Directions for this task:
Look through the entries that follow and return each line that has the string "site".

Material for this task:
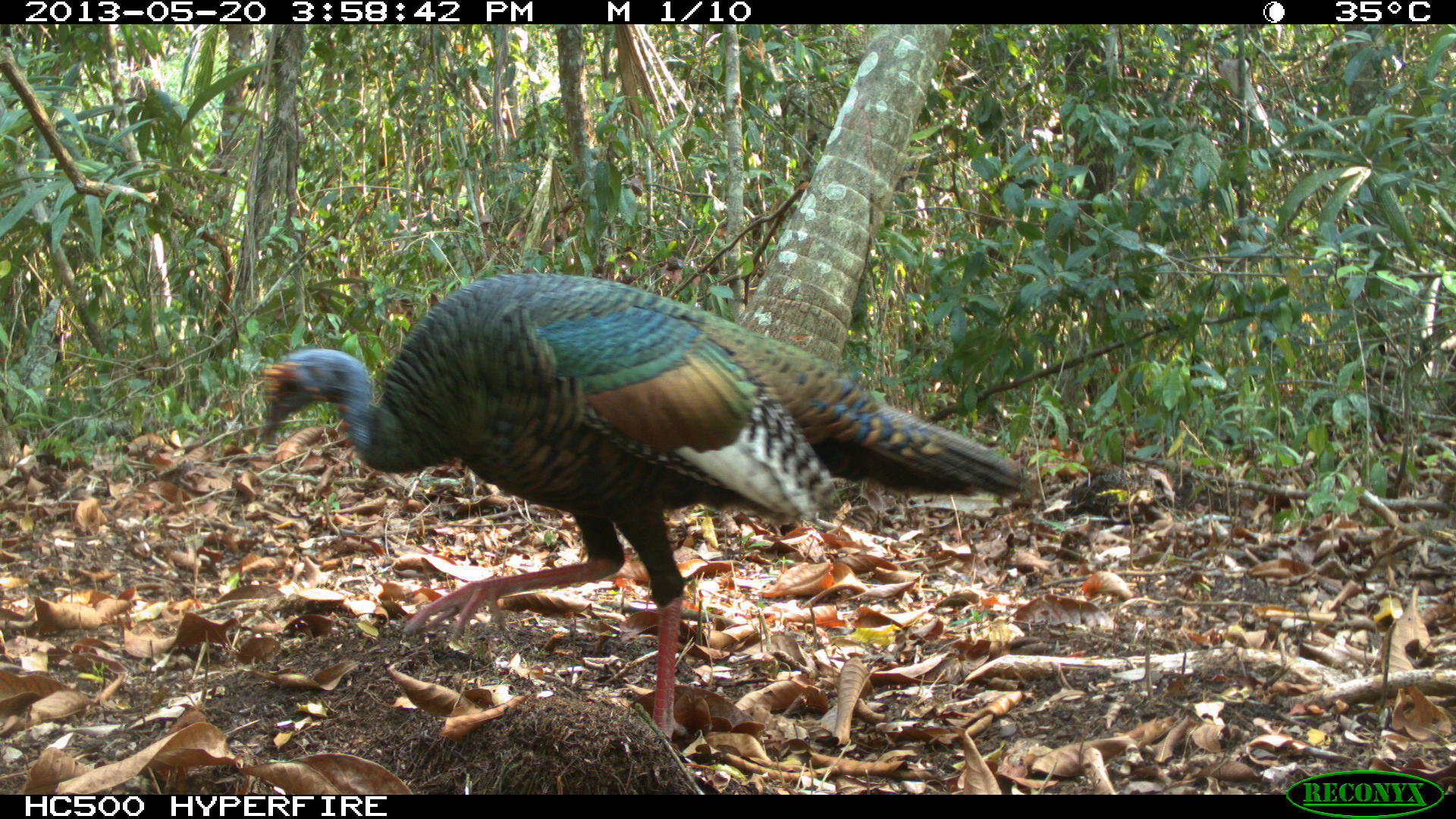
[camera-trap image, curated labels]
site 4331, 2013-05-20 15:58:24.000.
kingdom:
...
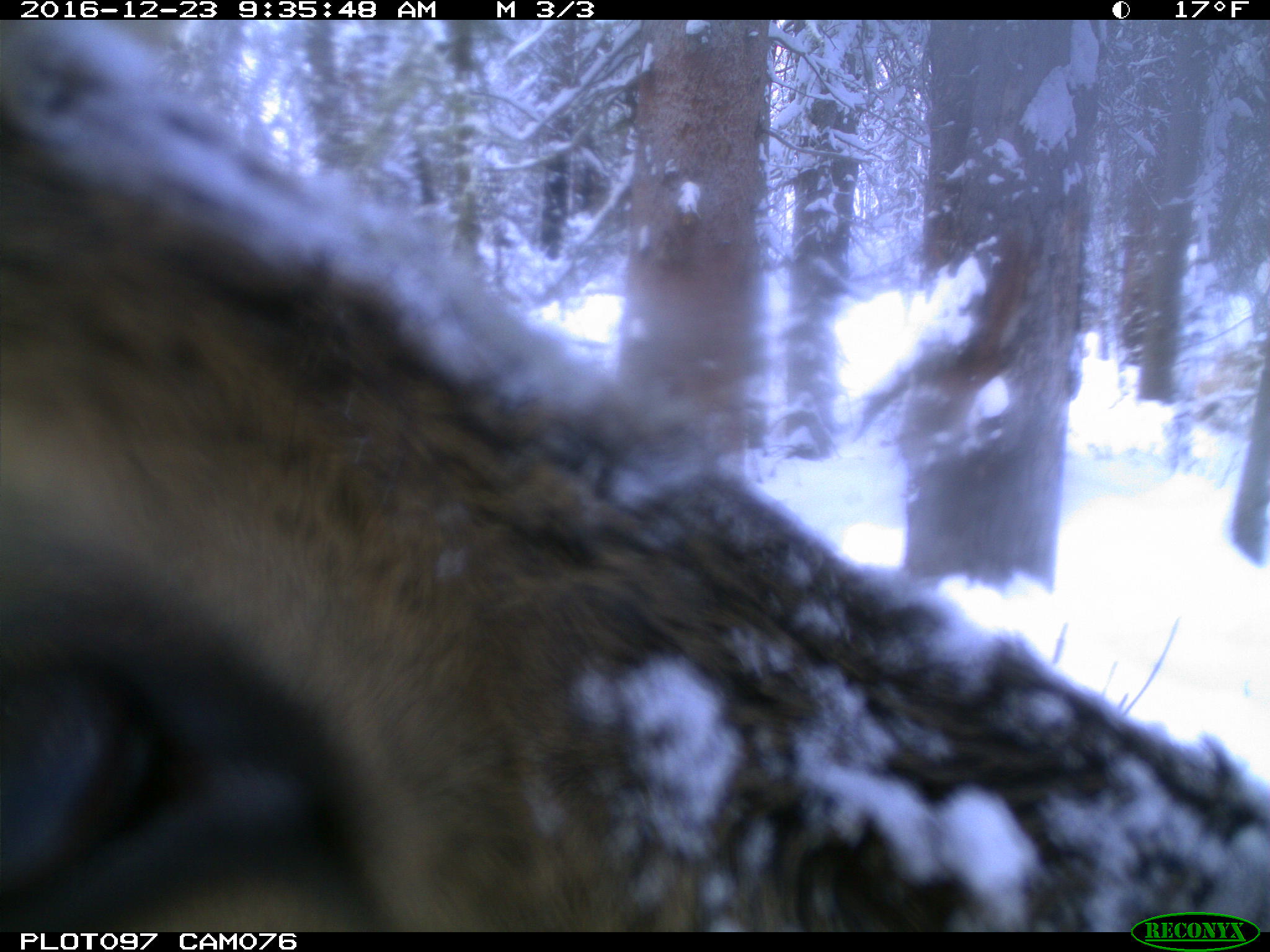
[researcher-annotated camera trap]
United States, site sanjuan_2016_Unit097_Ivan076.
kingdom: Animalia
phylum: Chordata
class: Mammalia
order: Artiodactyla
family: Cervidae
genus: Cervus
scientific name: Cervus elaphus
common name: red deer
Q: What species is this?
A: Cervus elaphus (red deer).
--
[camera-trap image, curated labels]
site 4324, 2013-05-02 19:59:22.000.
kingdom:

Exercise answer:
site 4331, 2013-05-20 15:58:24.000.
United States, site sanjuan_2016_Unit097_Ivan076.
site 4324, 2013-05-02 19:59:22.000.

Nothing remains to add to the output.